Data segment:
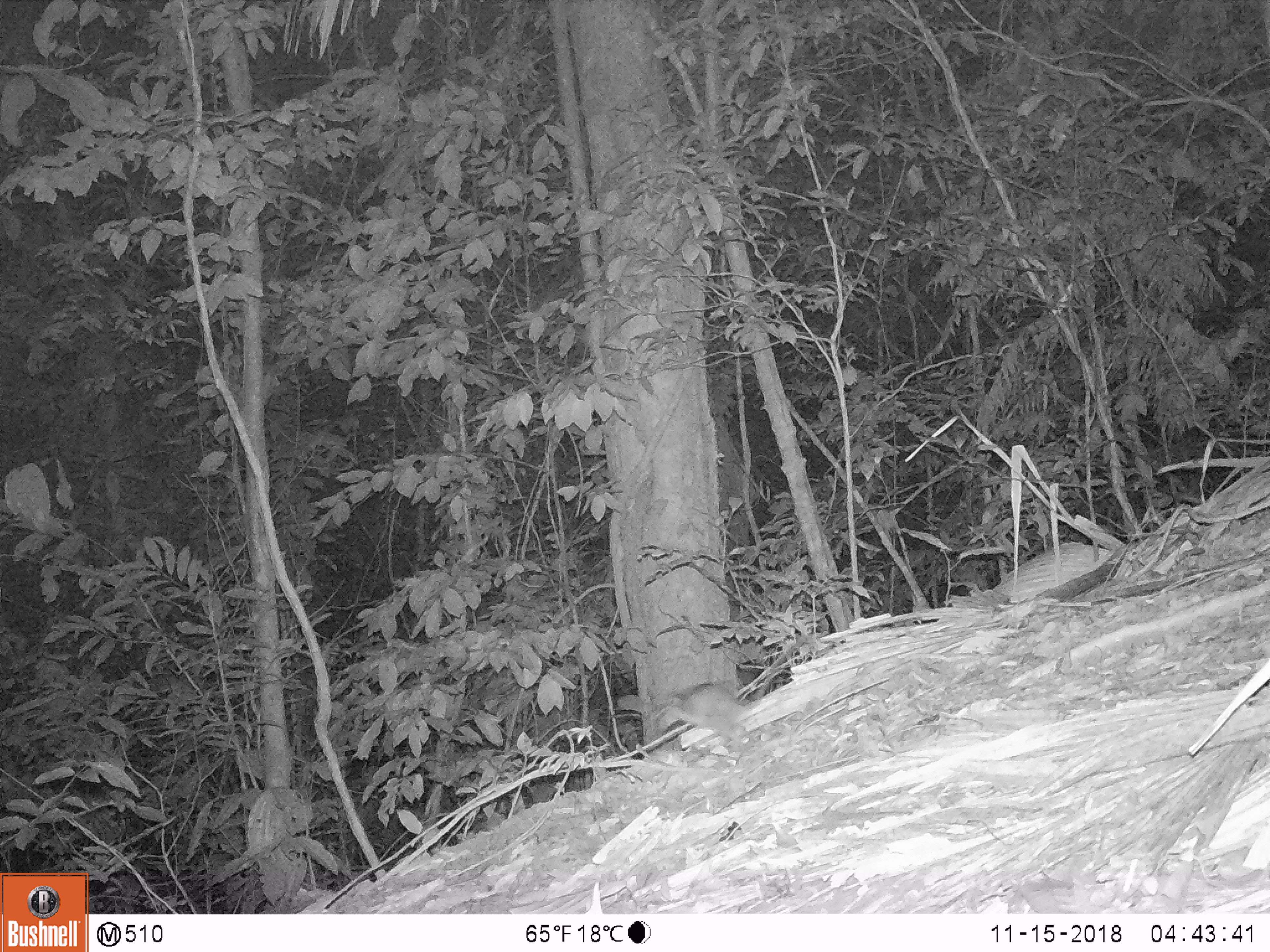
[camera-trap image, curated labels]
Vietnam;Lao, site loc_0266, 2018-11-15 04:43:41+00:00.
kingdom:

What the task requires: Everything in the listing must be restated word for word, except for the pictures.

The answer:
[camera-trap image, curated labels]
Vietnam;Lao, site loc_0266, 2018-11-15 04:43:41+00:00.
kingdom:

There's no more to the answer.